Disable s2 (to avoid spherical geometries).
List .gpkg files ending in _clip.gpkg in the gpkg_dir folder.
Create the Recortados_PLSS output folder.
Define which states are large (to handle smaller blocks and not saturate memory).

5.1 Block cropping

n <- ifelse(any(big_states %in% state_name), 200, 1000)
n_blocks <- ceiling(nrow(g)/n)

If the status is in big_states, process in blocks of 200 rows.
If not, use 1000.
Calculate how many blocks (n_blocks) are needed.

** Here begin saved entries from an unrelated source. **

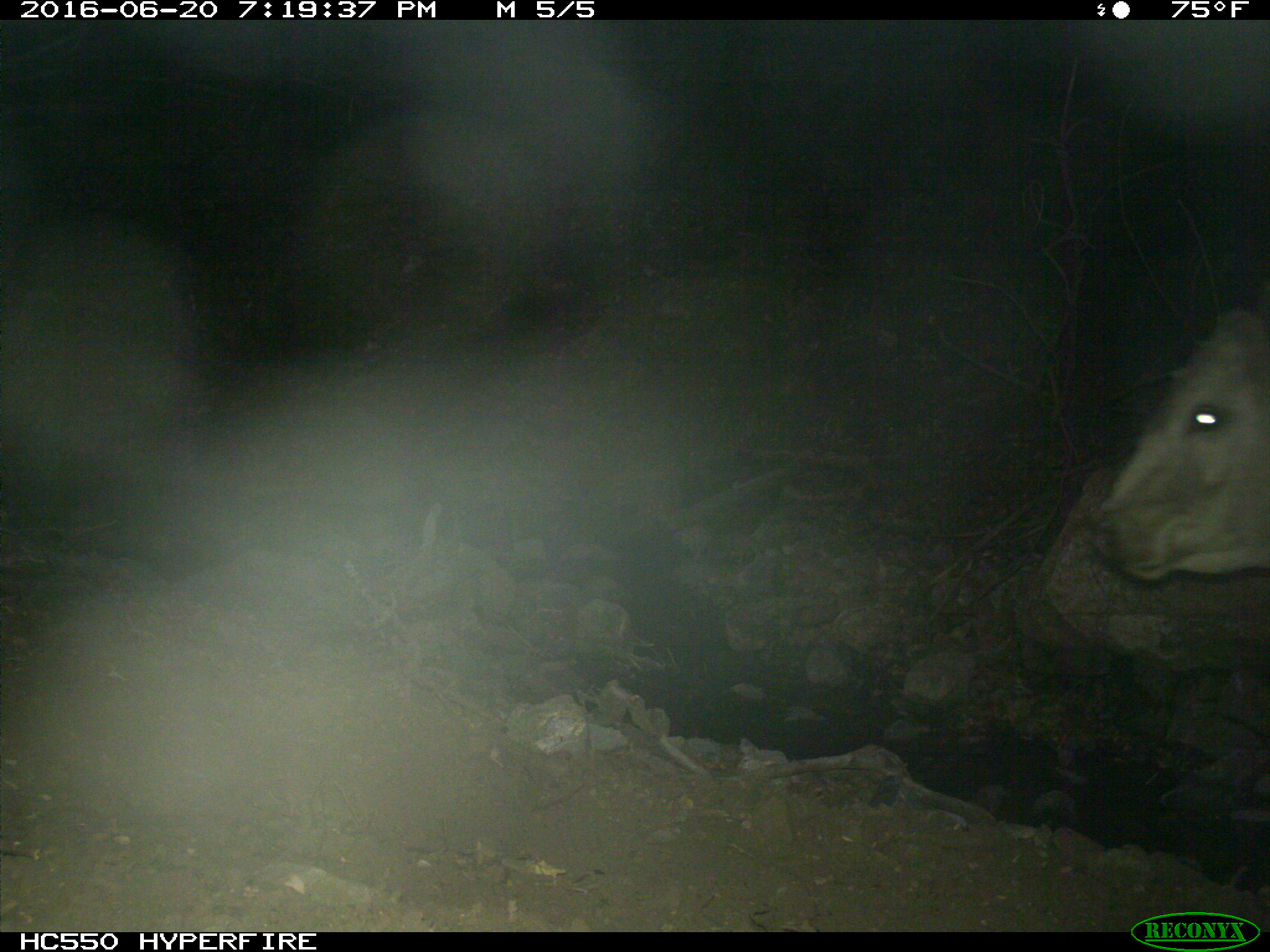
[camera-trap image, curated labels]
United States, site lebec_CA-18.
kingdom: Animalia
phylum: Chordata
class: Mammalia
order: Artiodactyla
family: Bovidae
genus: Bos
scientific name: Bos taurus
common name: domestic cow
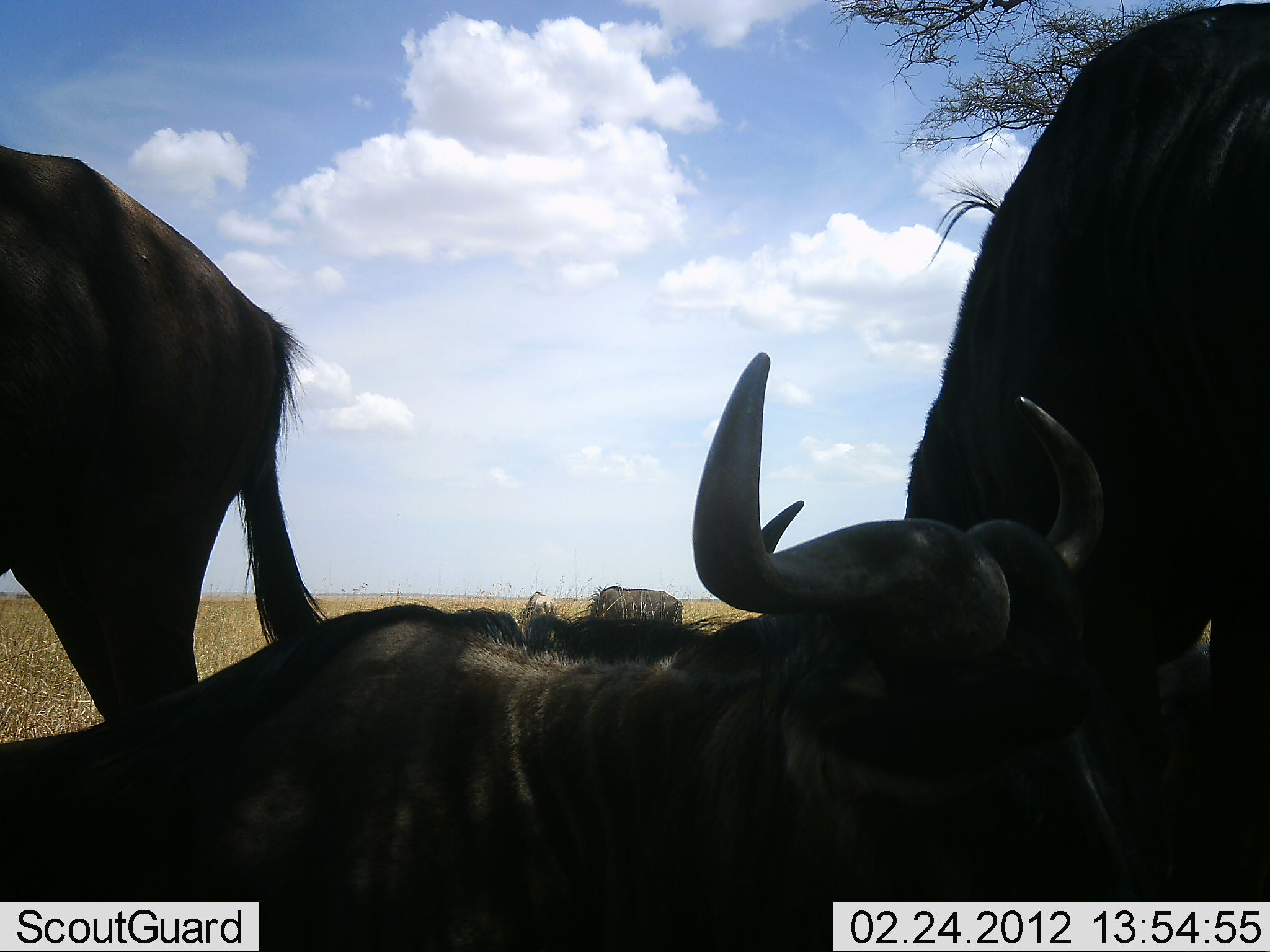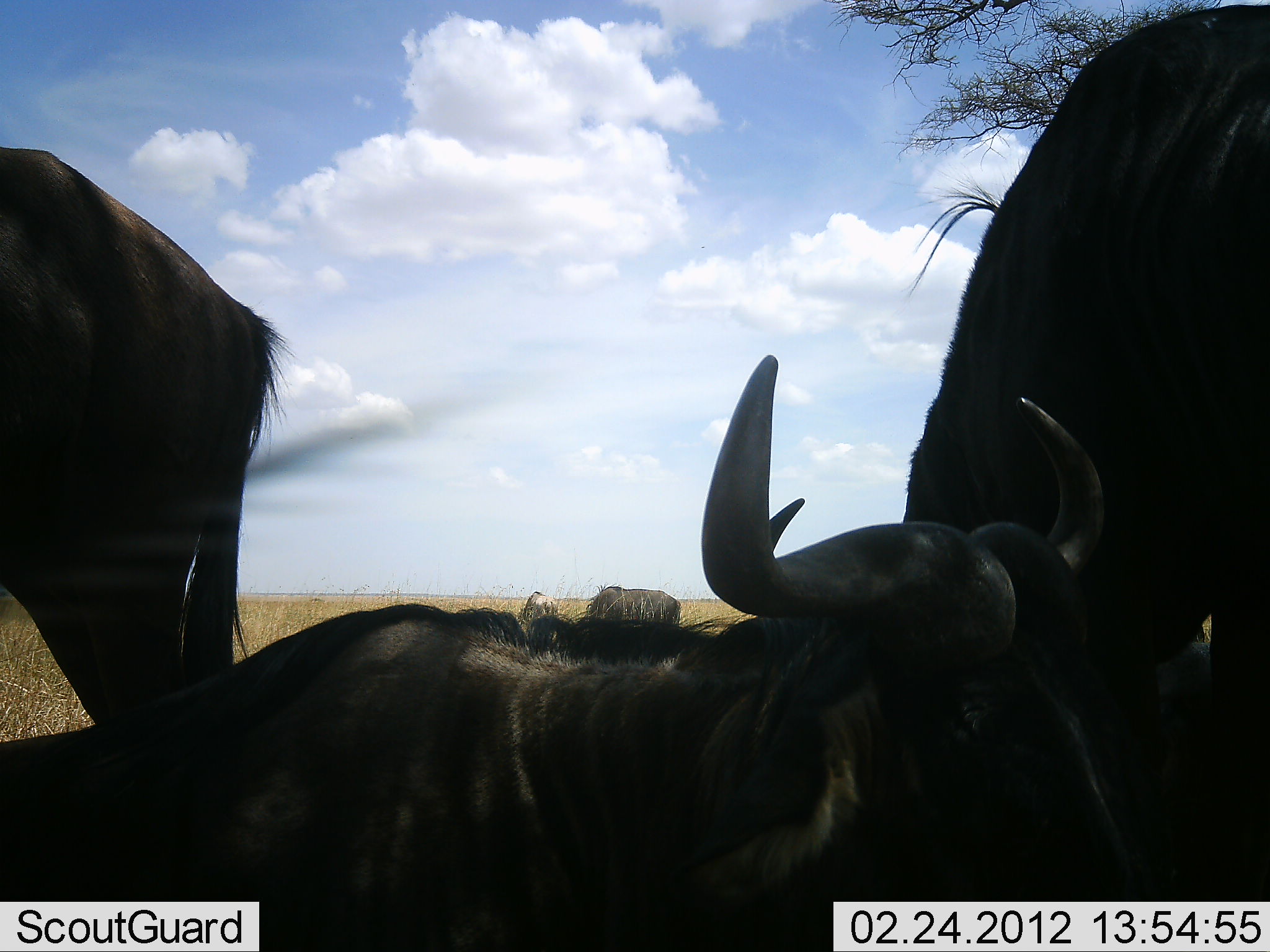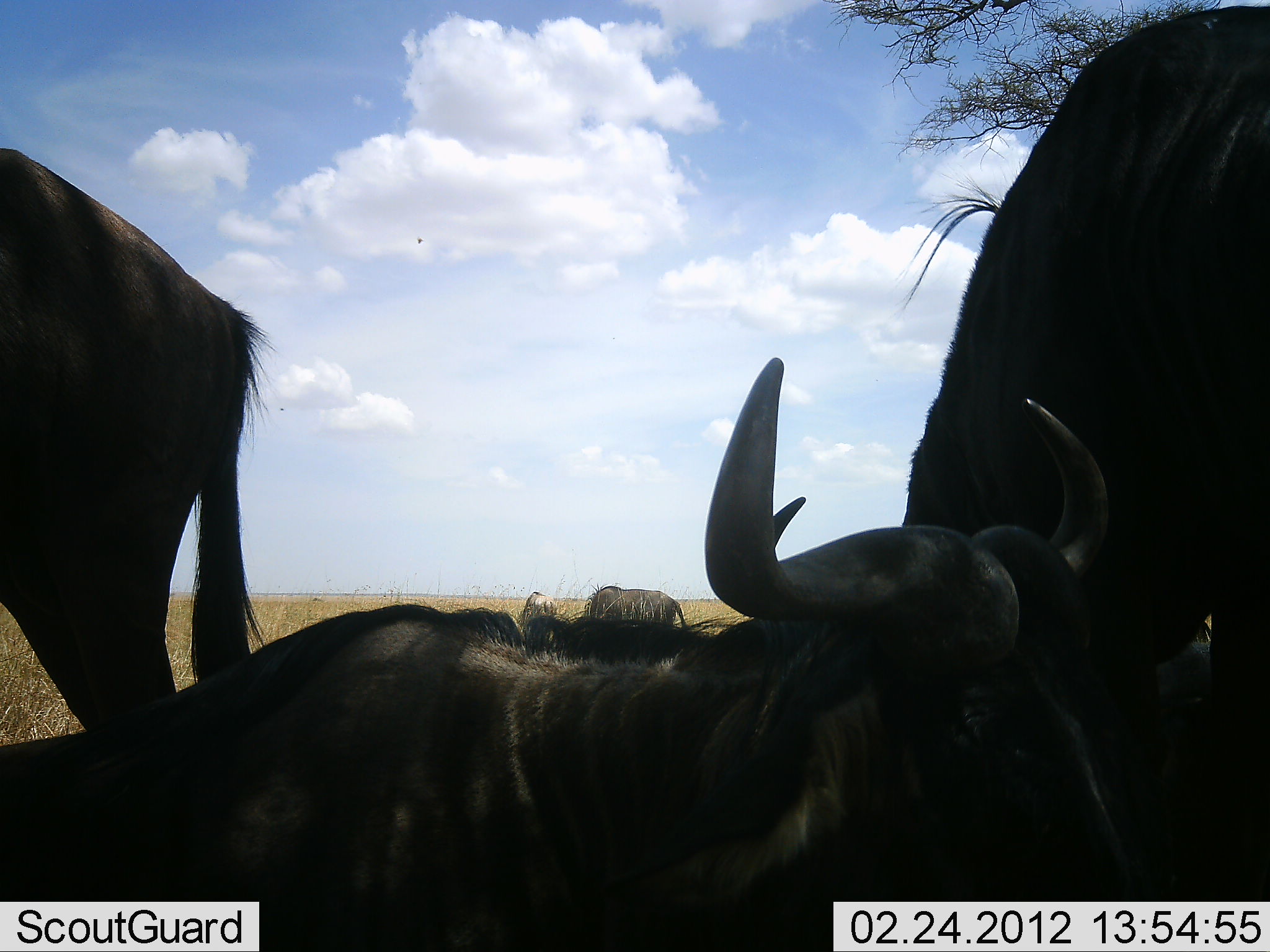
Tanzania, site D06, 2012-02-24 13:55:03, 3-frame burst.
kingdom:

5.2 Iterate over files by status

The generated files follow the naming convention NAME_clip_NUMBER.gpkg, where:

NAME corresponds to the name of the state or region processed.
clip indicates that it is a spatially clipped file.
NUMBER is a unique numerical identifier to differentiate multiple clips from the same state.
The .gpkg extension corresponds to the GeoPackage format.
Examples of file names that comply with this convention are:
Minnesota_clip_01.gpkg
Texas_clip_2.gpkg
California_clip_123.gpkg In all cases, the pattern ensures that the file contains the word clip, followed by a number, and ends with the .gpkg extension.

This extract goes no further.